Vanopslagh courted younger male voters with a mixture of entrepreneurialism and Jordan Peterson-inspired self-help psychology – mounting an aggressive online advertising campaign that targeted TikTok and porn sites. Støjberg, a former Minister of Integration, leaned into xenophobia, capitalising on the fact that she had previously served a two-month prison sentence for illegally separating asylum-seeker couples. Løkke was hesitant to put forward any concrete policy ideas, aside from tax breaks for the rich and the gradual abolition of state pensions. What all three had in common was the lack of a traditional party apparatus: no large membership base, no conferences, no internal democratic culture. These were top-down PR operations. As they came to dominate the election campaign, public enthusiasm waned. Turnout sank to its lowest level since 1957 (excluding 1990, when voters had been worn down by a series of snap elections). The practice that Peter Mair described as ‘ruling the void’ was now fully operative in Denmark.

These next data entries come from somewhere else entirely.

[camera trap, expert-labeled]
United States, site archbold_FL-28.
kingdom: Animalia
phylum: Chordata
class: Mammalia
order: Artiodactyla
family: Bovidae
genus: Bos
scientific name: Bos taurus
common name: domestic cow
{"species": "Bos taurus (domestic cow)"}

Three months into its tenure, what are we to make of Frederiksen’s ‘post-ideological’ government? One of her first acts was to renege on an agreement she had made with the left to increase investment in child care. At the same time, she introduced a raft of regressive tax cuts and – despite public pressure – refused to increase taxes on one of the country’s largest businesses, Mærsk, which posted record profits of over €25 billion for 2022 while paying an effective tax rate of less than 0.3%. Frederiksen recently announced her intention to scrap one of the country’s bank holidays while rapidly increasing military spending. She also unveiled plans to ‘reform’ higher education by cutting the majority of masters courses in the humanities and social sciences down to one year. The latter decision is particularly strange, since no one – not even Danish business – seems to support it. Yet the Social Democrats hope it will advance their political narrative, which positions them on the side of an ordinary, hard-working Denmark, against a parasitic stratum of educated cultural elites. Regrettably, this narrative – which has seen the Social Democrats adopt the anti-immigrant talking point of its erstwhile opponents – has so far enabled the party to appeal to a broad range of social groups.

Frederiksen’s removal of the bank holiday has, however, elicited more resistance than most of her previous policies. More than 400,000 people signed a petition against the bill, about 50,000 demonstrated in Copenhagen, and Social Democratic politicians were disinvited from May Day events across the country, signalling a growing rift between the party and the major trade unions. Although union leaders still maintain friendly relations with Frederiksen and her inner circle, rank-and-file discontent may make this increasingly difficult to sustain. Traditionally, the so-called ‘Danish Model’ demands that industrial disputes are settled by the stakeholders – workers and bosses – with politicians staying out of negotiations or at most playing a mediating role. Yet Social Democratic MPs have become more brazen in their willingness to interfere with this settlement. This has drawn criticism even from the notoriously timid grassroots members of their own party. Whether it leads to deeper divisions between the government and organized labour remains to be seen.

The latest opinion poll shows that support for the governing parties has fallen precipitously, by a combined 11.3%, while the wings have gained about 5% each since the elections. But these shifts in public mood do not mean that a counter-hegemonic project is on the horizon. The Social Democrats remain by far the largest party, with a solid support base comprising public-sector employees and working-class constituencies outside the largest cities. The party and its allies are intent on pushing through a centrist programme that seems as ineluctable as it is unpopular. But the new stability that they are establishing may rest upon a cracked foundation.